The puzzle is sharpened by the apparent strength of the Indian economy. Growth remains brisk, and inflation has fallen to multi-decade lows. It is true that exports have taken a hit from higher US tariffs, with merchandise shipments growing by less than 1 per cent year-on-year between August and December 2025. Yet gross domestic product (GDP) is still projected to expand by 6.5-7 per cent in 2026-27, keeping India firmly in place as the world's fastest-growing major economy.

Ordinarily, such performance would attract foreign capital, as investors chase returns, lifting the currency in the process. That was the pattern during the boom of 2004-08, when equity inflows averaged a little over 2 per cent of GDP and the rupee appreciated by around 2.5-3 per cent a year. This time, the script has flipped. Despite strong growth, the rupee has fallen by more than 5 per cent so far in 2025-26.

What makes the decline more striking is the modest current account deficit (CAD) — around 1 per cent of GDP in April-September 2025. A weakening rupee suggests that even financing so small a gap has become difficult.

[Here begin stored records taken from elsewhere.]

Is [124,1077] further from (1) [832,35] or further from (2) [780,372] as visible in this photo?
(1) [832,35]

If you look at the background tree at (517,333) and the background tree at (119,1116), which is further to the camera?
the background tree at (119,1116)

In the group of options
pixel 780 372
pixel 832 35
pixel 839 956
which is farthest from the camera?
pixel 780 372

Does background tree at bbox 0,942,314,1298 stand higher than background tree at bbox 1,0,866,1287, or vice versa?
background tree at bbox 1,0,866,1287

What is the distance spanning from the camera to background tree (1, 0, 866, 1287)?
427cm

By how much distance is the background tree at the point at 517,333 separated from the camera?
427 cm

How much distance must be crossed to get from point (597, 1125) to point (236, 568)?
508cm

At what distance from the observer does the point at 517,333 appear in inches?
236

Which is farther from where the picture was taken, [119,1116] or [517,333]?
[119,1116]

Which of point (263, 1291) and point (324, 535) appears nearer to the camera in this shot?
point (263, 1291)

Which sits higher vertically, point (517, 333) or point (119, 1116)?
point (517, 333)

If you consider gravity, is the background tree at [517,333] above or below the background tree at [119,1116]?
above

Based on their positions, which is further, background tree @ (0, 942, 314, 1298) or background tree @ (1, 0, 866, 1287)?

The reason lies in a persistent imbalance: demand for rupees has lagged supply, reflecting pressures on both the trade and capital accounts. Merchandise imports averaged about $62 billion a month in 2025, far exceeding exports of roughly $37 billion and leaving a $25 billion trade deficit. Although services exports offset much of this gap, weak goods exports and a rising import bill — driven in part by higher gold and silver prices — have skewed demand towards dollars. Importers are buying more dollars than exporters are supplying, pushing the dollar up and the rupee down.

Normally, such a shortfall would be easy to finance — if capital inflows were behaving as they usually do. Last year, they were anything but normal. In 2025, foreign portfolio investors (FPIs) withdrew about $19 billion from Indian equities on a net basis — the worst outflow on record. This exodus occurred even as capital flows into the broader MSCI Emerging Markets index remained robust. India was a clear outlier.

Foreign direct investment (FDI) has been no more reassuring. This should have been a moment of opportunity, with multinationals diversifying away from China and India opening more sectors to foreign capital while offering incentives through production-linked schemes. Yet investors remain hesitant. Gross FDI inflows have been stuck at around 1.7 per cent of GDP since early 2023, well below the 3 per cent seen in the mid-2000s.

The graph tells the story starkly. Between January 2024 and October 2025, gross FDI inflows averaged about $7 billion a month, while withdrawals ran close to $4 billion, leaving net inflows of barely $3 billion — negligible for a $4 trillion economy. Once rising outward investment by Indian firms, averaging $2-3 billion a month, is taken into account, the picture worsens. In effect, India has received close to zero net FDI each month over the past 22 months.

The conclusion is hard to escape: India has failed to capitalise on the global shift in FDI in any meaningful way. This has in turn soured the mood among portfolio investors who now appear far less confident about India’s long-term growth prospects. Instead, capital is being redirected to East Asia, where economies are seen as better positioned to benefit from the China+1 strategy and the artificial intelligence (AI) boom. Delays to a US-India trade deal have only reinforced this perception. The rupee’s slide reflects this deeper malaise — India’s waning appeal as a destination for foreign capital. The Reserve Bank of India’s heavy interventions in the foreign-exchange market have offered only a temporary fix; a durable remedy lies in reforms that restore credibility and rekindle India’s appeal to global investors. 

All of this places the forthcoming Union Budget firmly in the spotlight. Strong headline numbers — rapid growth, low inflation and a modest current account deficit — have fostered the belief that little needs fixing. That would be a misjudgement. Both foreign investors and domestic firms are signalling that something is amiss, as evident in the prolonged weakness of private investment. The government has taken a few policy steps in recent months. One can only hope that more decisive measures will follow when the Budget is presented on February 1.